● **Passage to read**:
□ □ □ □

Three days later I couldn't run, because I got sick. And I stayed sick. I bonded with my bathroom in ways I will never speak of. So my sickness was the friend I needed. A bossy unwelcome friend, but that's the kind I needed. Two days off and my knees weren't aching or stabbing. Ran a sad, sad 4 miles on day three. Then took two more days off. No knee pain! No achilles pain!

So I'm going to be the friend I need now. I wish 50 wasn't hard for me. But it is right now. So I need to figure out why it's beating my knees down and build up slower. My goal is Eugene Half Marathon redemption in late April. It's going to be sweet.

It's hard to take your own advice - anything you're not saying to you?

Wednesday, January 18, 2012

Houston There It Was


Last weekend I was lucky enough to be in Houston watching the Olympic Trials Marathon live. In person. I keep trying to find the right way to describe the feeling of being there. Being on the sidelines of the sport I love, at the height of competition. Not watching its shaky, 3 hours late coverage on TV. But right there. Fingers laced through the fence lining the starting line. Hearing the National Anthem, the gun go off, the cheers rip through the morning air. Joining the stampede of spectators chase the racers from point to point, cameras and signs in hand. Just getting swept up in all the excitement and beauty of the marathon.

□ □ □ □

● **Task objective**:
Retype the running blog post word for word, starting at "Three days later" and ending at "No achilles pain!", including both.

● **Stored entries**:
□ □ □ □

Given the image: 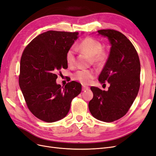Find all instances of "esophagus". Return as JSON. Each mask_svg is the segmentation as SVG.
I'll return each mask as SVG.
<instances>
[{
  "mask_svg": "<svg viewBox=\"0 0 156 156\" xmlns=\"http://www.w3.org/2000/svg\"><path fill=\"white\" fill-rule=\"evenodd\" d=\"M89 89V87L85 86V85H83L82 86V91H85V90H88Z\"/></svg>",
  "mask_w": 156,
  "mask_h": 156,
  "instance_id": "obj_1",
  "label": "esophagus"
}]
</instances>
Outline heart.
<instances>
[{
	"instance_id": "b5f03b06",
	"label": "heart",
	"mask_w": 156,
	"mask_h": 156,
	"mask_svg": "<svg viewBox=\"0 0 156 156\" xmlns=\"http://www.w3.org/2000/svg\"><path fill=\"white\" fill-rule=\"evenodd\" d=\"M102 44L97 39L86 37L80 43V50L91 57L94 63L102 65L108 59V53L102 49ZM74 52L73 48H70L66 53V62L68 65H73L74 62ZM94 77V73L89 70H80L74 74L75 80L82 84H88Z\"/></svg>"
}]
</instances>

□ □ □ □

● **Answer to the exercise**:
Three days later I couldn't run, because I got sick. And I stayed sick. I bonded with my bathroom in ways I will never speak of. So my sickness was the friend I needed. A bossy unwelcome friend, but that's the kind I needed. Two days off and my knees weren't aching or stabbing. Ran a sad, sad 4 miles on day three. Then took two more days off. No knee pain! No achilles pain!